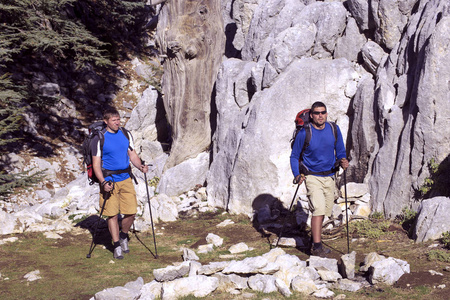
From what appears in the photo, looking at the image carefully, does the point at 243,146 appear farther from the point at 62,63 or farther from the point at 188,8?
the point at 62,63

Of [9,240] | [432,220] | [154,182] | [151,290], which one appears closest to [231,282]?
[151,290]

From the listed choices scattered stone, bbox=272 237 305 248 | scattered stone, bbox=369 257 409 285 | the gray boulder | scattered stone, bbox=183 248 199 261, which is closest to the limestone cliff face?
the gray boulder

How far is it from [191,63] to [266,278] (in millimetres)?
9259

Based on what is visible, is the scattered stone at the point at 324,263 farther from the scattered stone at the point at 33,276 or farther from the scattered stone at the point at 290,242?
the scattered stone at the point at 33,276

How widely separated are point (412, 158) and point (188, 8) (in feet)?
27.5

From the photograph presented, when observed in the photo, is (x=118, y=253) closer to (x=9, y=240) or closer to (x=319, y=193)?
(x=9, y=240)

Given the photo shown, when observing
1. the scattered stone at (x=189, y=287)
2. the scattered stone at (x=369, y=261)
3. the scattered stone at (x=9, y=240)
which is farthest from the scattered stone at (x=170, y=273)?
the scattered stone at (x=9, y=240)

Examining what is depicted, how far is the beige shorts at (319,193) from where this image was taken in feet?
22.8

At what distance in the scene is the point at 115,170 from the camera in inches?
300

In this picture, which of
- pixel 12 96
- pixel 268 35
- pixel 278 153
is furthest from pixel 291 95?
pixel 12 96

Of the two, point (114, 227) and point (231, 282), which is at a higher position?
point (114, 227)

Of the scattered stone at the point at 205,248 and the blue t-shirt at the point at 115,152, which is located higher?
the blue t-shirt at the point at 115,152

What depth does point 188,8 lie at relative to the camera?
13.5m

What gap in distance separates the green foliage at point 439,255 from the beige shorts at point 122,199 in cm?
492
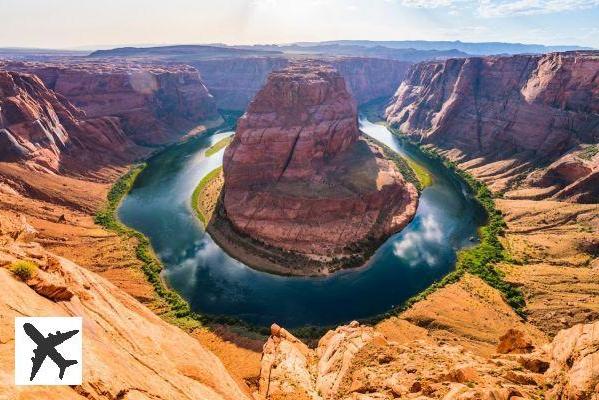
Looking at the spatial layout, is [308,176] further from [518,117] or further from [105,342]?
[518,117]

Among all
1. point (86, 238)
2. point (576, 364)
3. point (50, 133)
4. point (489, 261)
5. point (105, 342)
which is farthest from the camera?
point (50, 133)

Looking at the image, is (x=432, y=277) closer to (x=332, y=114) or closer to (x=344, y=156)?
(x=344, y=156)

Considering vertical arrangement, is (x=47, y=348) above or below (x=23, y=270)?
below

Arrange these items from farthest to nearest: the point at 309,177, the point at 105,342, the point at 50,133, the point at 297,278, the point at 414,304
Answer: the point at 50,133, the point at 309,177, the point at 297,278, the point at 414,304, the point at 105,342

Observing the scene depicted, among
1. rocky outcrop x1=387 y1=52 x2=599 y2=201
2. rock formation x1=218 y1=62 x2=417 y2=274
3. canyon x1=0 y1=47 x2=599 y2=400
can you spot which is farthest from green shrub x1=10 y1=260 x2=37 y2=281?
rocky outcrop x1=387 y1=52 x2=599 y2=201

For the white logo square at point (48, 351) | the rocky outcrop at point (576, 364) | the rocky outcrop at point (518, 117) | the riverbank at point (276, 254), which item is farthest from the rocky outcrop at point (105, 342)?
the rocky outcrop at point (518, 117)

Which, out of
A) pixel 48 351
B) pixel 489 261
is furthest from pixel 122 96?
pixel 48 351

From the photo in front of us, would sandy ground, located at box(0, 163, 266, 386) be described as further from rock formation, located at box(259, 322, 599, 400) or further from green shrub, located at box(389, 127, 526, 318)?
green shrub, located at box(389, 127, 526, 318)

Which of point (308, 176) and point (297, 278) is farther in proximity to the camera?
point (308, 176)
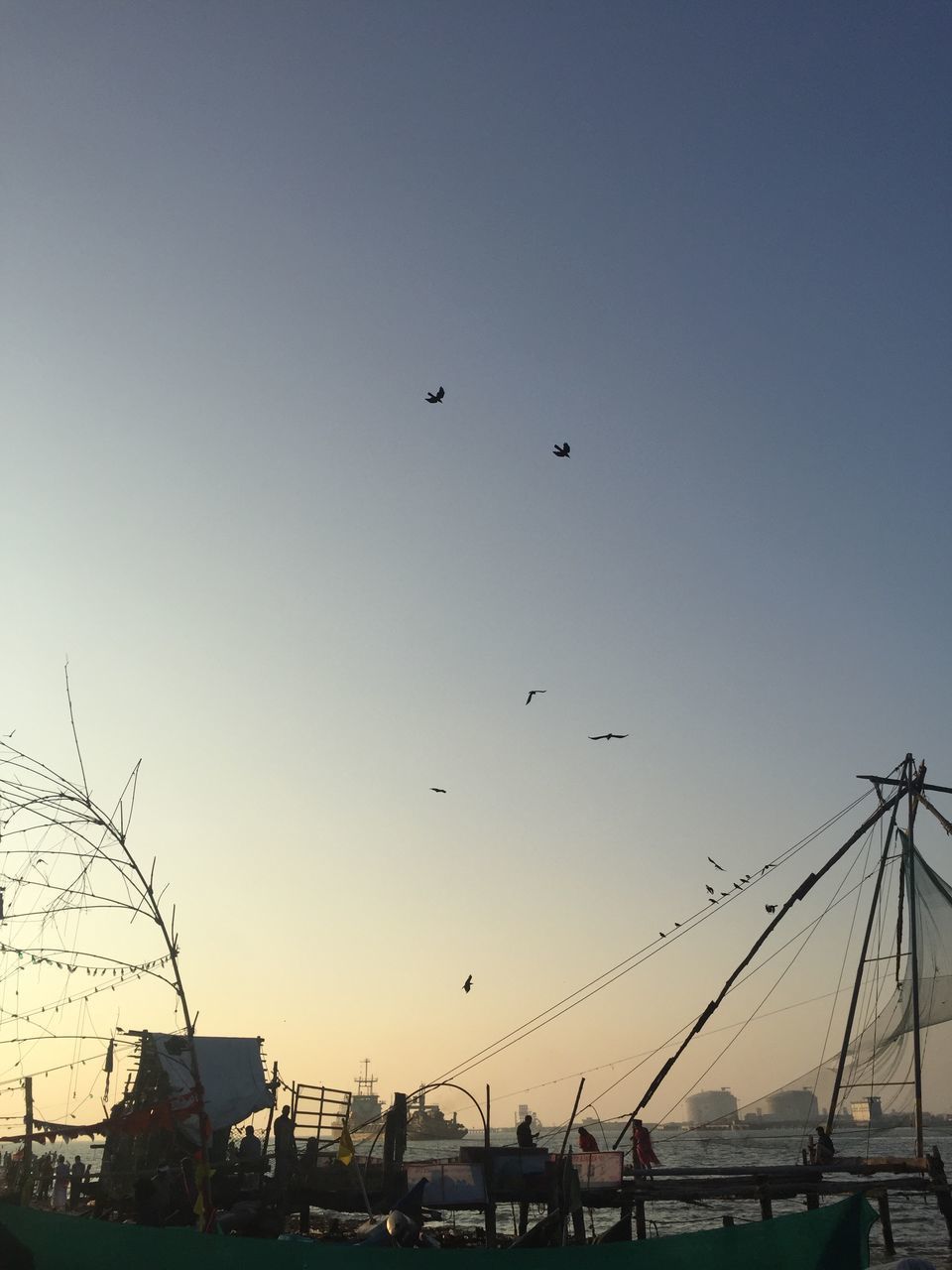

## THE PROBLEM:
Please copy every one of the entries above word for word, leaving out the pictures.

## FINAL ANSWER:
From what appears in the photo, looking at the image carefully, does the point at 243,146 appear farther from the point at 62,63 or farther from the point at 188,8?
the point at 62,63

Of [9,240] | [432,220] | [154,182] | [151,290], which one appears closest to [231,282]?
[151,290]

From the listed choices scattered stone, bbox=272 237 305 248 | scattered stone, bbox=369 257 409 285 | the gray boulder | scattered stone, bbox=183 248 199 261, which is closest to the limestone cliff face?
the gray boulder

How far is it from [191,63] to [266,278] (in millimetres)?
9259

Based on what is visible, is the scattered stone at the point at 324,263 farther from the scattered stone at the point at 33,276 or farther from the scattered stone at the point at 290,242?
the scattered stone at the point at 33,276

How widely separated are point (412, 158) and point (188, 8) (in feet)?
27.5

From the photograph presented, when observed in the photo, is (x=118, y=253) closer to (x=9, y=240) or closer to (x=319, y=193)?
(x=9, y=240)

Given the photo shown, when observing
1. the scattered stone at (x=189, y=287)
2. the scattered stone at (x=369, y=261)
3. the scattered stone at (x=9, y=240)
which is farthest from the scattered stone at (x=170, y=273)?
the scattered stone at (x=9, y=240)

Examining what is depicted, how far is the beige shorts at (319,193) from where this image was taken in feet?
22.8

At what distance in the scene is the point at 115,170 from the camera in inches?
300

In this picture, which of
- pixel 12 96
- pixel 268 35
- pixel 278 153
is furthest from pixel 291 95?
pixel 12 96

Of the two, point (114, 227) and point (231, 282), which is at a higher position?
point (114, 227)

Of the scattered stone at the point at 205,248 and the blue t-shirt at the point at 115,152, which is located higher?
the blue t-shirt at the point at 115,152

What depth does point 188,8 lie at relative to the camera?
13.5m

What gap in distance separates the green foliage at point 439,255 from the beige shorts at point 122,199 in cm?
492
Looking at the spatial layout, is [308,176] further from [518,117] or further from [105,342]?
[518,117]

Among all
1. point (86, 238)
2. point (576, 364)
3. point (50, 133)
4. point (489, 261)
5. point (105, 342)
which is farthest from the camera?
point (50, 133)

Looking at the image, is (x=432, y=277) closer to (x=332, y=114) or closer to (x=344, y=156)?
(x=344, y=156)

Considering vertical arrangement, is (x=47, y=348) above or below (x=23, y=270)?
below

Arrange these items from farthest to nearest: the point at 309,177, the point at 105,342, the point at 50,133, the point at 297,278, the point at 414,304
Answer: the point at 50,133, the point at 309,177, the point at 297,278, the point at 414,304, the point at 105,342

Observing the scene depicted, among
1. rocky outcrop x1=387 y1=52 x2=599 y2=201
2. rock formation x1=218 y1=62 x2=417 y2=274
3. canyon x1=0 y1=47 x2=599 y2=400
can you spot which is farthest from green shrub x1=10 y1=260 x2=37 y2=281?
rocky outcrop x1=387 y1=52 x2=599 y2=201

For the white logo square at point (48, 351) | the rocky outcrop at point (576, 364) | the rocky outcrop at point (518, 117) | the riverbank at point (276, 254), which item is farthest from the rocky outcrop at point (105, 342)?
the rocky outcrop at point (518, 117)

Which, out of
A) pixel 48 351
B) pixel 489 261
is furthest from pixel 122 96?
pixel 48 351

From the photo in front of us, would sandy ground, located at box(0, 163, 266, 386) be described as further from rock formation, located at box(259, 322, 599, 400) or further from green shrub, located at box(389, 127, 526, 318)?
green shrub, located at box(389, 127, 526, 318)

Which of point (308, 176) and point (297, 278) is farther in proximity to the camera?
point (308, 176)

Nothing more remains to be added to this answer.